■ **Задания для работы**:
[A] Где, согласно отрывку о презентации книги Есаулова, прошла эта презентация?
[B] Допишите отрывок о презентации книги Есаулова, начав сразу после его последнего предложения.

■ **Предложенный отрывок**:
****

Воскресение русской литературной науки, или Реальность больше нормы
Презентация книги И.А. Есаулова «Пасхальность русской словесности» (Магадан, издательство «Новое время», 2020, издание второе, дополненное, в традиционной русской орфографии)
17 мая 2022 года в Культурном центре «Покровские ворота», расположенном в доме-усадьбе семьи Боткиных на Покровке, состоялась презентация книги Ивана Андреевича Есаулова «Пасхальность русской словесности». Книгу представил автор, доктор филологических наук, профессор Литературного института им. Горького и МГИМО И.А. Есаулов.
Презентацию открыл директор Культурного центра «Покровские ворота» Жан-Франсуа Тири, рассказав, что профессор Есаулов – постоянный гость центра, не в первый раз представляет здесь новые книги. То, о чем он говорит, всегда очень важно. На предыдущей презентации в 2017 году книги «Русская классика: новое понимание» Иван Андреевич сказал: «Русскую классику немыслимо читать и понимать вне христианского мировоззрения». «Без этого мировоззрения, и мировая литература не может быть понята до конца», – добавил Жан-Франсуа.

****

■ **Данные**:

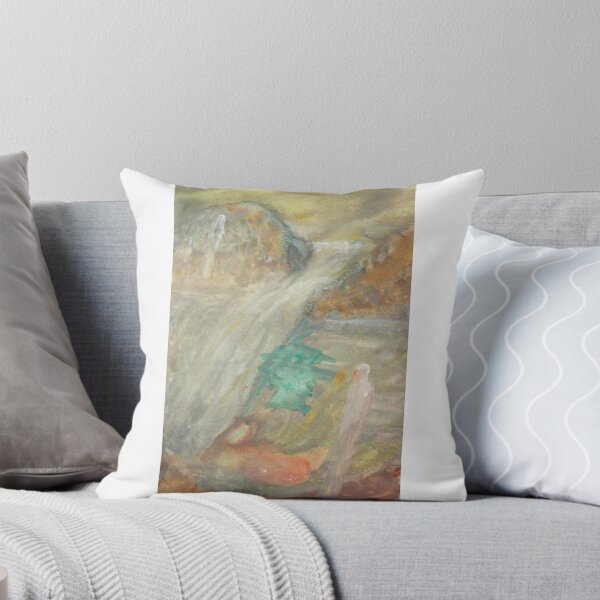 Item preview, Another Dimension designed and sold by George Coombs.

****

■ **Ответы к заданиям**:
[A] В Культурном центре «Покровские ворота», который находится в доме-усадьбе семьи Боткиных на Покровке.

[B]
Иван Андреевич рассказал, что предыдущая книга издательства «Новое время» – «О любви. Радикальные интерпретации Ивана Есаулова» – была представлена в «Покровских воротах», но уже в редуцированном формате, два года назад. Две книги задуманы как диптих, на традиционной орфографии.
Задуманы они или как реквием, или как приветствие той России, которая 100 лет назад отплыла от берегов Крыма. И это – первые новые книги по литературоведению в традиционной орфографии вообще у нас в стране.
Планировали серию презентаций. Но пандемия окончательно всех накрыла как девятый вал.
И.А. Есаулов и Жан-Франсуа Тири
История возникновения нового издания книги
Издатель из города Магадан, большой энтузиаст русского традиционного правописания Михаил Спартакович Тейкин предложил сотрудничество. Книга вышла не на грант, а на средства издателя.
Сначала возникла идея переиздать книгу о «Пасхальности». Первое издание вышло в 2004 году в издательстве «Круг».
В зале присутствует Ирина Владимировна Дергачева – директор издательства «Круг». Российский индекс научного цитирования первого издания – уже более 400 ссылок. Счастливая судьба у книги. Посмотрим, какова будет судьба второго издания.
Сначала думали о 2-х томах, первый – о христианской культуре, второй – о литературе. Остановились на одном томе, в традиционном правописании.
Иван Андреевич признался, что книги пишет всегда мучительно и долго. Но в результате книга разрослась. В первом издании было 17,5 печатных листов, в этом – 29 листов. Можно даже в каком-то смысле назвать новой книгой. Точнее, это дополненное издание. Состав глав изменился. Некоторые главы, даже те, что имеют те же заглавия, что и в первом издании, теперь на две трети другие по содержанию.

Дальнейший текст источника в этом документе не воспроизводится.